#### [Page text]
-- begin --

[llvm-dev] RFC: A new ABI for virtual calls, and a change to the virtual call representation in the IR

Mon Feb 29 13:53:31 PST 2016

Hi all,

I'd like to make a proposal to implement the new vtable ABI described in
PR26723, which I'll call the relative ABI. That bug gives more details and
justification for that ABI.

The user interface for the new ABI would be that -fwhole-program-vtables
would take an optional value indicating which aspects of the program have
whole-program scope. For example, the existing implementation of whole-program
vcall optimization allows external code to call into translation units
compiled with -fwhole-program-vtables, but does not allow external code to
derive from classes defined in such translation units, so you could request
the current behaviour with "-fwhole-program-vtables=derive", which means
that derived classes are not allowed from outside the program. To request
the new ABI, you can specify "-fwhole-program-vtables=call,derive",
which means that calls and derived classes are both not allowed from
outside the program. "-fwhole-program-vtables" would be short for
"-fwhole-program-vtables=call,derive,anythingelseweaddinfuture".

I'll also make the observation that the new ABI does not require LTO or
whole-program visibility at compile time; to decide whether to use the new
ABI for a class, we just need to check that it and its bases are not in the
whole-program-vtables blacklist.

-- end --

#### [Data excerpt]

-- begin --

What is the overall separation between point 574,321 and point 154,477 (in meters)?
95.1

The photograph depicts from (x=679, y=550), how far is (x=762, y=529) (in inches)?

-- end --

#### [Work to do]
1) Return the part of the vtable ABI proposal from "Mon Feb 29 13:53:31" down to "for that ABI.", word for word.
2) Turn the paragraph of the vtable ABI proposal that opens with "The user interface for the new ABI" into a short bulleted list that keeps its main facts.
The material above comes from a separate source, unrelated to the vtable ABI proposal.

#### [Solutions to the tasks]
1)
Mon Feb 29 13:53:31 PST 2016

Hi all,

I'd like to make a proposal to implement the new vtable ABI described in
PR26723, which I'll call the relative ABI. That bug gives more details and
justification for that ABI.

2)
- -fwhole-program-vtables would accept an optional value naming which aspects of the program have whole-program scope.
- The existing whole-program vcall optimization lets external code call into translation units built with the flag but not derive from classes defined in them. "-fwhole-program-vtables=derive" would request this current behavior.
- "-fwhole-program-vtables=call,derive" would request the new ABI, which disallows both calls and derived classes from outside the program.
- Plain "-fwhole-program-vtables" would be short for "-fwhole-program-vtables=call,derive,anythingelseweaddinfuture".